Gozzip Network Simulator — Design

Date: 2026-03-01 Purpose: Validate the 50 formulas from the plausibility analysis and stress-test the protocol under adversarial conditions.

Decisions

Decision	Choice	Rationale
Language	Rust	Performance for large networks, type safety
Sim model	Hybrid	Discrete-event for messages, tick-based for background (pacts, checkpoints)
Architecture	Actor-based (Tokio)	Each node is an async task with real message passing — most realistic
Graph models	BA + WS (configurable)	BA for realistic topology, WS for controlled gossip tests
Output	CLI + JSON + HTML (plotly.js)	Live progress, machine-readable reports, visual charts
Determinism	Optional `--deterministic` flag	Seeded RNG + controlled message ordering for debugging

Architecture

┌─────────────────────────────────────────────────────┐
│                    Orchestrator                       │
│  (main task — spawns nodes, drives scenarios)         │
│                                                       │
│  ┌─────────┐  ┌─────────┐         ┌─────────┐       │
│  │ Node 0  │  │ Node 1  │   ...   │ Node N  │       │
│  │ (task)  │  │ (task)  │         │ (task)  │       │
│  └────┬────┘  └────┬────┘         └────┬────┘       │
│       │            │                    │            │
│       └────────────┼────────────────────┘            │
│                    │                                  │
│             Message Router                            │
│    (routes between nodes, simulates latency,          │
│     applies WoT rules, rate limits)                   │
│                                                       │
│  ┌──────────┐  ┌──────────┐  ┌──────────┐           │
│  │ Metrics  │  │ Scenario │  │  Output   │           │
│  │Collector │  │  Driver  │  │(JSON+HTML)│           │
│  └──────────┘  └──────────┘  └──────────┘           │
└─────────────────────────────────────────────────────┘

Orchestrator — spawns node tasks, injects scenario events, coordinates shutdown
Node tasks — each node is a tokio::spawn task with its own NodeState, receiving messages via mpsc::Receiver
Message Router — central task receiving all inter-node messages.
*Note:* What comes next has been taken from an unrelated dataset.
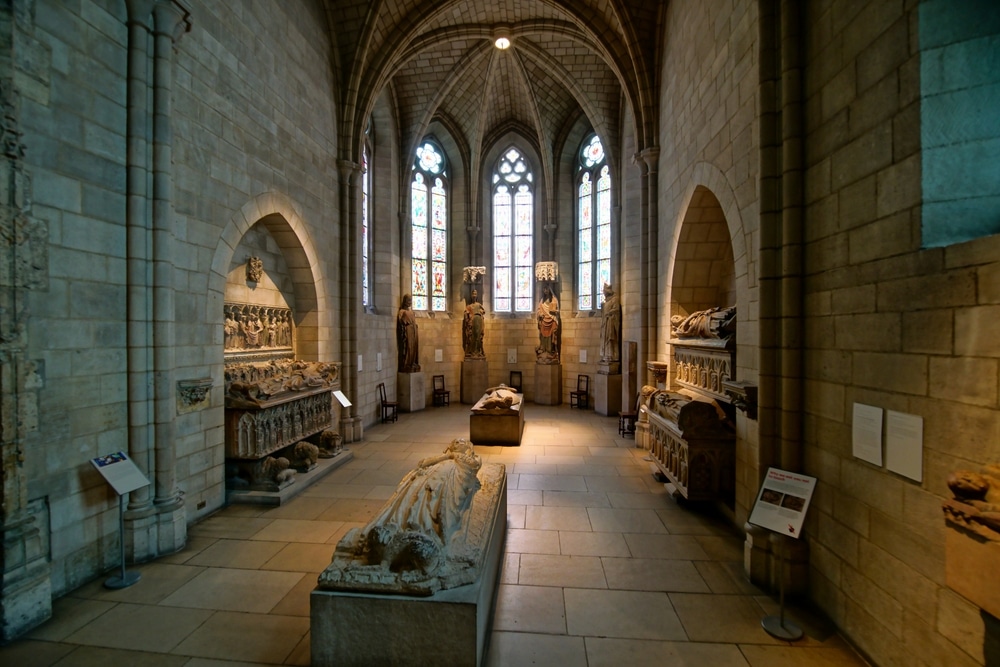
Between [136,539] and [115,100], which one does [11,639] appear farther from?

Delivers with simulated latency (tokio::time::sleep). Enforces WoT forwarding rules and per-source rate limits
Metrics Collector — receives measurement events from all nodes via a dedicated channel. Aggregates per-node and network-wide stats
Scenario Driver — controls simulation flow: triggers publishes, takes nodes offline, injects sybils, creates partitions
Output — renders JSON reports and HTML charts from collected metrics

Deterministic Mode

When --deterministic is set:

All RNG seeded from --seed
Router delivers messages in deterministic order (sorted by simulated timestamp + node ID)
tokio::time::sleep replaced with virtual clock advancement
Same seed + same config = identical results

Node Model

Each node task holds its full protocol state:

struct NodeState {
    // Identity
    id: NodeId,
    node_type: NodeType,  // Full(uptime=0.95) | Light(uptime=0.60)
    pubkey: PubKey,

    // WoT graph
    follows: HashSet<NodeId>,
    followers: HashSet<NodeId>,

    // Storage pacts
    active_pacts: Vec<Pact>,
    standby_pacts: Vec<Pact>,
    stored_events: HashMap<NodeId, Vec<Event>>,

    // Cache
    read_cache: LruCache<NodeId, Vec<Event>>,

    // Protocol state
    online: bool,
    reliability_scores: HashMap<NodeId, f64>,
    seq_counter: u64,
    checkpoint: Option<Checkpoint>,

    // Metrics
    bandwidth: BandwidthCounter,
    gossip_stats: GossipStats,
    challenge_stats: ChallengeStats,
}

Node task loop:

Receive message from router
Process according to protocol rules (gossip forward, challenge respond, pact negotiate, etc.)
Send response messages back through router
Report metrics to collector

Protocol Simulation

What we simulate

Protocol layer	Event kinds modeled	Formulas covered
Storage pacts	10053, 10055, 10056	F-03..F-08, F-13..F-20
Gossip	10057, 10058	F-21..F-33
Challenge-response	10054	F-43..F-44
Content delivery	1, 6, 7, 14, 30023	F-34..F-42, F-45..F-50
Checkpoints	10051	F-09..F-12
Cached endpoints	10059	Delivery path priority

What we don't simulate

BLE mesh (separate system, modeled as a delivery probability)
NIP-44 encryption (integrity verified by event signatures)
Actual secp256k1 signatures (events are "signed" by author field)
Lightning zaps (out of scope for network layer)
DM content (modeled as event size = E_DM)

Timing

Discrete events: gossip propagation, challenge-response, pact negotiation, content requests
Tick-based (60s ticks): pact health checks, checkpoint publishing, online/offline transitions, reliability score updates

Graph Generation

Barabási–Albert (scale-free)

Power-law degree distribution matching real social networks.

[graph]
model = "barabasi-albert"
nodes = 10000
ba_edges_per_node = 10     # new node connects to 10 existing
ba_full_node_pct = 0.25    # 25% full nodes

Properties:

Hub nodes emerge (influencers with 100s-1000s of followers)
Short average path length (~4-5 hops)
Tests popular-account scaling naturally

Watts–Strogatz (small-world)

High clustering + short paths for controlled gossip tests.

[graph]
model = "watts-strogatz"
nodes = 10000
ws_neighbors = 20
ws_rewire_prob = 0.1
ws_full_node_pct = 0.25

Properties:

Uniform degree distribution (~20 ± 3)
High clustering coefficient
Good for isolating gossip propagation behavior

Scenarios

Formula Validation (`validate`)

Generate network, run normal activity for simulated 30 days, compare against all 50 formulas.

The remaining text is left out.